Obiettivo del progetto è mettere in rete banche dati europee e non che utilizzano criteri analoghi di qualità e coerenza metodologica per la raccolta e gestione delle informazioni sull’impatto di prodotti e servizi sull’ambiente. Un progetto necessario, in considerazione della consistente quantità di dati e parametri da considerare secondo l’approccio dell’Lca: si va dall’estrazione delle materie prime al processo produttivo vero e proprio, fino al riutilizzo e allo smaltimento di rifiuti. Il processo prevede la valutazione per ciascuno dei passaggi degli effetti dell’intera filiera sulla salute umana, gli ecosistemi e le risorse naturali.
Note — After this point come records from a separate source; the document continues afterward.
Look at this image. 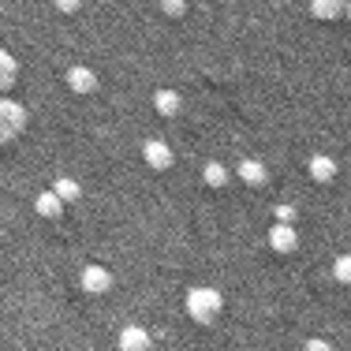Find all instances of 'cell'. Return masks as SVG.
<instances>
[{
	"mask_svg": "<svg viewBox=\"0 0 351 351\" xmlns=\"http://www.w3.org/2000/svg\"><path fill=\"white\" fill-rule=\"evenodd\" d=\"M340 12H344L340 4H314V15H329L332 19V15H340Z\"/></svg>",
	"mask_w": 351,
	"mask_h": 351,
	"instance_id": "15",
	"label": "cell"
},
{
	"mask_svg": "<svg viewBox=\"0 0 351 351\" xmlns=\"http://www.w3.org/2000/svg\"><path fill=\"white\" fill-rule=\"evenodd\" d=\"M344 12H348V15H351V4H348V8H344Z\"/></svg>",
	"mask_w": 351,
	"mask_h": 351,
	"instance_id": "20",
	"label": "cell"
},
{
	"mask_svg": "<svg viewBox=\"0 0 351 351\" xmlns=\"http://www.w3.org/2000/svg\"><path fill=\"white\" fill-rule=\"evenodd\" d=\"M165 12H169V15H183L187 8H183V4H165Z\"/></svg>",
	"mask_w": 351,
	"mask_h": 351,
	"instance_id": "18",
	"label": "cell"
},
{
	"mask_svg": "<svg viewBox=\"0 0 351 351\" xmlns=\"http://www.w3.org/2000/svg\"><path fill=\"white\" fill-rule=\"evenodd\" d=\"M269 247L277 250V254H291V250L299 247V232L291 228V224H273L269 228Z\"/></svg>",
	"mask_w": 351,
	"mask_h": 351,
	"instance_id": "4",
	"label": "cell"
},
{
	"mask_svg": "<svg viewBox=\"0 0 351 351\" xmlns=\"http://www.w3.org/2000/svg\"><path fill=\"white\" fill-rule=\"evenodd\" d=\"M120 351H149V332L138 325H128L120 332Z\"/></svg>",
	"mask_w": 351,
	"mask_h": 351,
	"instance_id": "6",
	"label": "cell"
},
{
	"mask_svg": "<svg viewBox=\"0 0 351 351\" xmlns=\"http://www.w3.org/2000/svg\"><path fill=\"white\" fill-rule=\"evenodd\" d=\"M142 157H146V165L149 169H157V172H165L172 165V149L165 146V142H146V146H142Z\"/></svg>",
	"mask_w": 351,
	"mask_h": 351,
	"instance_id": "5",
	"label": "cell"
},
{
	"mask_svg": "<svg viewBox=\"0 0 351 351\" xmlns=\"http://www.w3.org/2000/svg\"><path fill=\"white\" fill-rule=\"evenodd\" d=\"M68 86L75 90V94H94V90H97V75L90 68H71L68 71Z\"/></svg>",
	"mask_w": 351,
	"mask_h": 351,
	"instance_id": "7",
	"label": "cell"
},
{
	"mask_svg": "<svg viewBox=\"0 0 351 351\" xmlns=\"http://www.w3.org/2000/svg\"><path fill=\"white\" fill-rule=\"evenodd\" d=\"M202 176H206V183H210V187H224V183H228V169H224V165H217V161L206 165Z\"/></svg>",
	"mask_w": 351,
	"mask_h": 351,
	"instance_id": "12",
	"label": "cell"
},
{
	"mask_svg": "<svg viewBox=\"0 0 351 351\" xmlns=\"http://www.w3.org/2000/svg\"><path fill=\"white\" fill-rule=\"evenodd\" d=\"M239 180L254 183V187H258V183H265V165L262 161H243V165H239Z\"/></svg>",
	"mask_w": 351,
	"mask_h": 351,
	"instance_id": "11",
	"label": "cell"
},
{
	"mask_svg": "<svg viewBox=\"0 0 351 351\" xmlns=\"http://www.w3.org/2000/svg\"><path fill=\"white\" fill-rule=\"evenodd\" d=\"M221 291L217 288H191V295H187V314L195 317L198 325H210L217 322V314H221Z\"/></svg>",
	"mask_w": 351,
	"mask_h": 351,
	"instance_id": "1",
	"label": "cell"
},
{
	"mask_svg": "<svg viewBox=\"0 0 351 351\" xmlns=\"http://www.w3.org/2000/svg\"><path fill=\"white\" fill-rule=\"evenodd\" d=\"M332 277L340 284H351V254H340L337 262H332Z\"/></svg>",
	"mask_w": 351,
	"mask_h": 351,
	"instance_id": "14",
	"label": "cell"
},
{
	"mask_svg": "<svg viewBox=\"0 0 351 351\" xmlns=\"http://www.w3.org/2000/svg\"><path fill=\"white\" fill-rule=\"evenodd\" d=\"M154 105L161 116H176L180 112V94H176V90H161V94L154 97Z\"/></svg>",
	"mask_w": 351,
	"mask_h": 351,
	"instance_id": "9",
	"label": "cell"
},
{
	"mask_svg": "<svg viewBox=\"0 0 351 351\" xmlns=\"http://www.w3.org/2000/svg\"><path fill=\"white\" fill-rule=\"evenodd\" d=\"M8 86H12V75H4V71H0V94H4Z\"/></svg>",
	"mask_w": 351,
	"mask_h": 351,
	"instance_id": "19",
	"label": "cell"
},
{
	"mask_svg": "<svg viewBox=\"0 0 351 351\" xmlns=\"http://www.w3.org/2000/svg\"><path fill=\"white\" fill-rule=\"evenodd\" d=\"M34 210H38L41 217H60V213H64V202L53 195V191H45V195H38Z\"/></svg>",
	"mask_w": 351,
	"mask_h": 351,
	"instance_id": "8",
	"label": "cell"
},
{
	"mask_svg": "<svg viewBox=\"0 0 351 351\" xmlns=\"http://www.w3.org/2000/svg\"><path fill=\"white\" fill-rule=\"evenodd\" d=\"M277 217H280V224H291V217H295V210H291V206H277Z\"/></svg>",
	"mask_w": 351,
	"mask_h": 351,
	"instance_id": "17",
	"label": "cell"
},
{
	"mask_svg": "<svg viewBox=\"0 0 351 351\" xmlns=\"http://www.w3.org/2000/svg\"><path fill=\"white\" fill-rule=\"evenodd\" d=\"M311 176L317 183H329L332 176H337V165H332V157H314L311 161Z\"/></svg>",
	"mask_w": 351,
	"mask_h": 351,
	"instance_id": "10",
	"label": "cell"
},
{
	"mask_svg": "<svg viewBox=\"0 0 351 351\" xmlns=\"http://www.w3.org/2000/svg\"><path fill=\"white\" fill-rule=\"evenodd\" d=\"M306 351H332L329 340H306Z\"/></svg>",
	"mask_w": 351,
	"mask_h": 351,
	"instance_id": "16",
	"label": "cell"
},
{
	"mask_svg": "<svg viewBox=\"0 0 351 351\" xmlns=\"http://www.w3.org/2000/svg\"><path fill=\"white\" fill-rule=\"evenodd\" d=\"M23 123H27V112H23V105L0 101V142H8L12 135H19Z\"/></svg>",
	"mask_w": 351,
	"mask_h": 351,
	"instance_id": "2",
	"label": "cell"
},
{
	"mask_svg": "<svg viewBox=\"0 0 351 351\" xmlns=\"http://www.w3.org/2000/svg\"><path fill=\"white\" fill-rule=\"evenodd\" d=\"M53 195L60 198V202H75V198H79V183H75V180H56L53 183Z\"/></svg>",
	"mask_w": 351,
	"mask_h": 351,
	"instance_id": "13",
	"label": "cell"
},
{
	"mask_svg": "<svg viewBox=\"0 0 351 351\" xmlns=\"http://www.w3.org/2000/svg\"><path fill=\"white\" fill-rule=\"evenodd\" d=\"M112 288V273L101 269V265H86L82 269V291H90V295H105V291Z\"/></svg>",
	"mask_w": 351,
	"mask_h": 351,
	"instance_id": "3",
	"label": "cell"
}]
</instances>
A livello nazionale, il Ministero dell’Ambiente con il supporto tecnico e scientifico dell’Enea ha realizzato un dimostrativo di Banca dati italiana di Lca, per ora riferito al settore agroalimentare, e che costituisce il primo nucleo nazionale del Life Cycle Data Network. L’iniziativa ha già raccolto diverse realtà italiane, attive da tempo nella valutazione della qualità ambientale dei propri prodotti, come Eridania, Granarolo, Coop Italia, San Benedetto, che hanno messo a disposizione i propri dati.